1. Advanced Dungeons & Dragons Players Handbook (Gygax, TSR, 1978)
I think this first printing copy of the book is the oldest RPG I own. It's D&D, so it's symbolic of the whole meme. This was one of those books that always seemed strange and mysterious before I was actually able to read it, and only marginally less so once I managed to get my hands on it. A world of adventure was promised but it only seemed to half deliver. It took the social element to bring it to life.
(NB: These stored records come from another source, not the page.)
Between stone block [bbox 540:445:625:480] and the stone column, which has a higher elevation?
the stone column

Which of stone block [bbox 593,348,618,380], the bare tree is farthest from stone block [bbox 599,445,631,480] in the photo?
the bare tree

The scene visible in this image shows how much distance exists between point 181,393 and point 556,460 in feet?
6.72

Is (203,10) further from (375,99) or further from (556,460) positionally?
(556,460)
That's probably where some of the Christian backlash against roleplaying derived from, the books were filled with numbers and math, but kids looked like they were having fun. ..there must clearly have been some kind of sorcery afoot.
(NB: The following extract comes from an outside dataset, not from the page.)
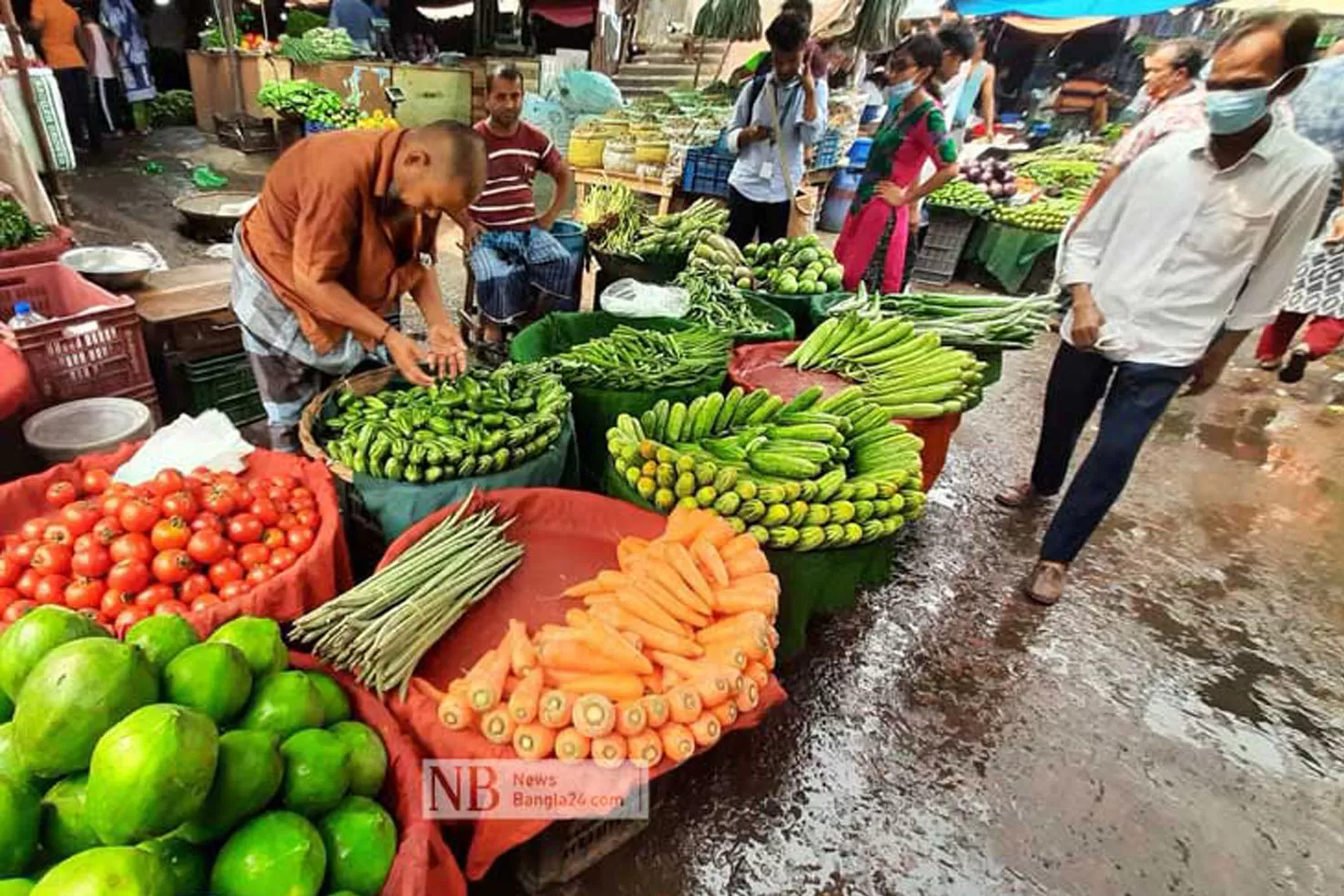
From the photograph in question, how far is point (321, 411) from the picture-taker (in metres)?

2. Cyberpunk 2020 (Pondsmith, R. Talsorian Games Inc., 1990)
A friend of mine had almost all of his roleplaying books burned by his parents, it must have been about 1991 or so, because this was one of his most recent game purchases. I've mentioned this story on the blog before. He gave me this book, and a few others for safe keeping, knowing what was coming. I hid it with my stockpile of games, as my parents were also talking the talk about how roleplying was potentially dangerous...but they hadn't threatened bookburning. So while it's an influential game in my design practice, it's also symbolic of resilience, and a reminder of the narrow-mindedness of religious zealots. I can accept that this is just an element of my mental pattern reinforcing itself, but I'm comfortable with that.
3. Mage: the Ascension (Wieck, White Wolf, 1993)
I feel this game is more dangerous than any "Kill Puppies for Satan" or similar such games. It asks players to seriously consider belief systems, to think about ideological warfare, and the tactics used by powerful figures in a society to keep renegades, revolutionaries and heretics in line. The fact that the game is heavily influenced by one of my favourite books "Zen and the Art of Motorcycle Maintenance" probably contributes here too. Like the AD&D book, it's a game that promises so much, but only rarely have I seen it deliver. Not so much due to the social element, but more due to a degree of abstract thought required. It's very easy to sink into a game of reality bending superheroes, but can be far more. I've seen it touch on that a few times, which is a few times more than most other games I've played.
All in all, I'm counting this as a win. Not in the war against roleplaying, progress and open-mindedness, but a win in this particular battle against a specific theolgical and narrow minded general who had some particularly rabid followers. The war to prevent progress and open-mindedness has opened up on many new fronts over the past decade. I'm really happy to see elements of the roleplaying community championing issues like diversity, cultural sensitivity, and tolerance. I'm not happy to see other elements of the gaming community preaching hate and intolerance of their own, but that's just human nature for some people I guess.